What is expected:
Where a picture appears, skip it; print everything else in the records exactly as it stands.

Dataset excerpts:
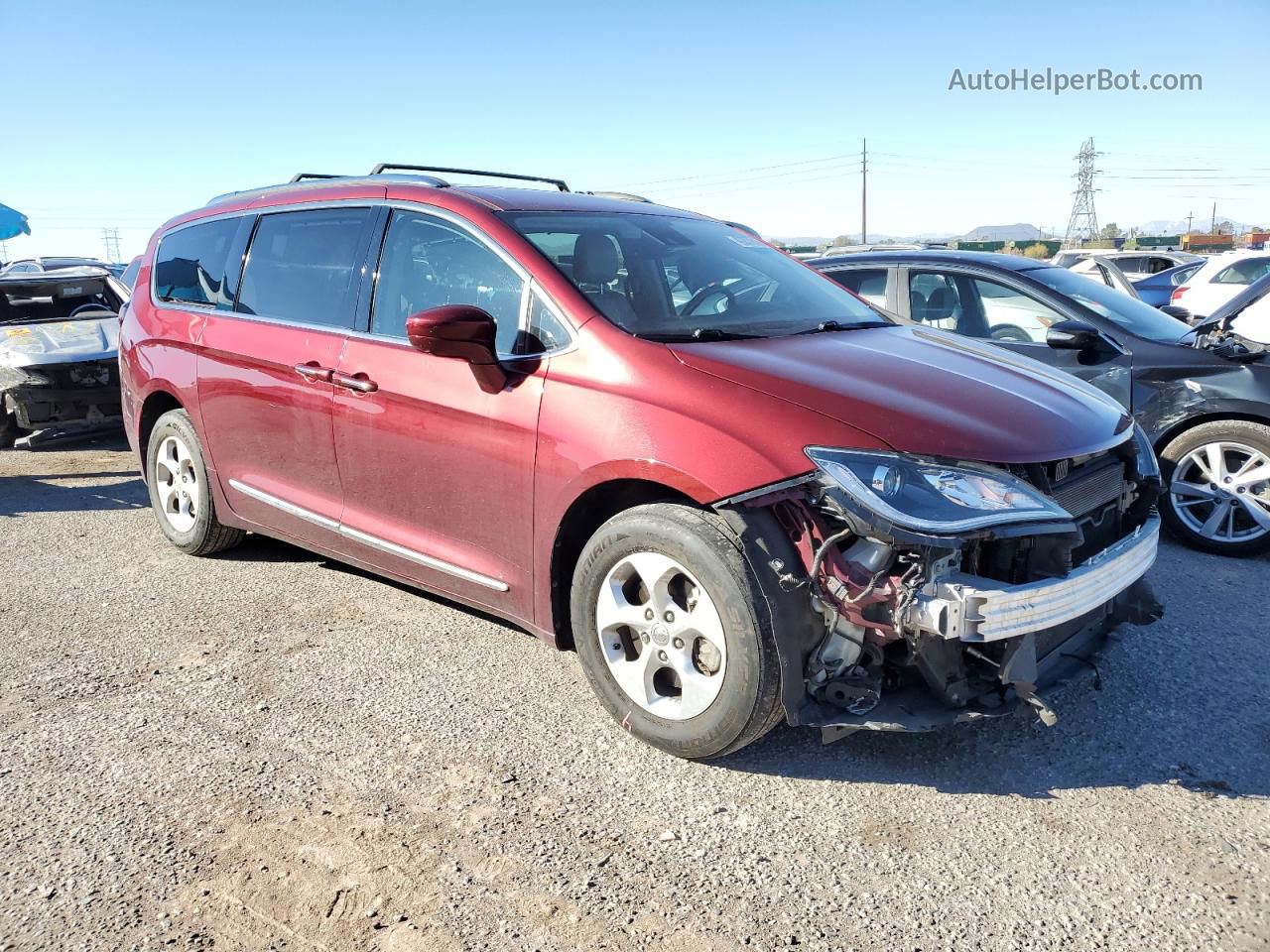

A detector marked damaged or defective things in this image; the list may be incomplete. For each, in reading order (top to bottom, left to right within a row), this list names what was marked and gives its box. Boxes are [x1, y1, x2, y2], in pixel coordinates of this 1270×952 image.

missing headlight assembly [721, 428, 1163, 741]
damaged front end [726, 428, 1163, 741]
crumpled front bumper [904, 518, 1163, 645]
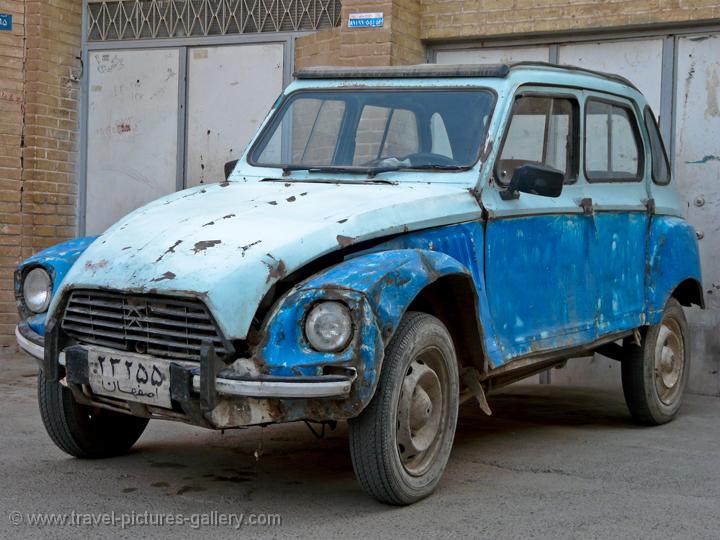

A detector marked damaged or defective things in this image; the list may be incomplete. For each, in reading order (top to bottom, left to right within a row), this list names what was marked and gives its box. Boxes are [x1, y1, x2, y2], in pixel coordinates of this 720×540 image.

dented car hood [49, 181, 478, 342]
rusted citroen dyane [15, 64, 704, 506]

Solution to this problem:
A detector marked damaged or defective things in this image; the list may be incomplete. For each, in reading order (top to bottom, left to right within a row), this list names what was marked and gives its box. Boxes are [x1, y1, x2, y2], in pixel coordinates of this 1270×952 image.

missing headlight assembly [721, 428, 1163, 741]
damaged front end [726, 428, 1163, 741]
crumpled front bumper [904, 518, 1163, 645]

A detector marked damaged or defective things in this image; the list may be incomplete. For each, in reading order (top to bottom, left to right within a row), this list names what was marked and gives its box. Boxes are [x1, y1, x2, y2], in pixel coordinates of this 720×540 image.

dented car hood [49, 181, 478, 342]
rusted citroen dyane [15, 64, 704, 506]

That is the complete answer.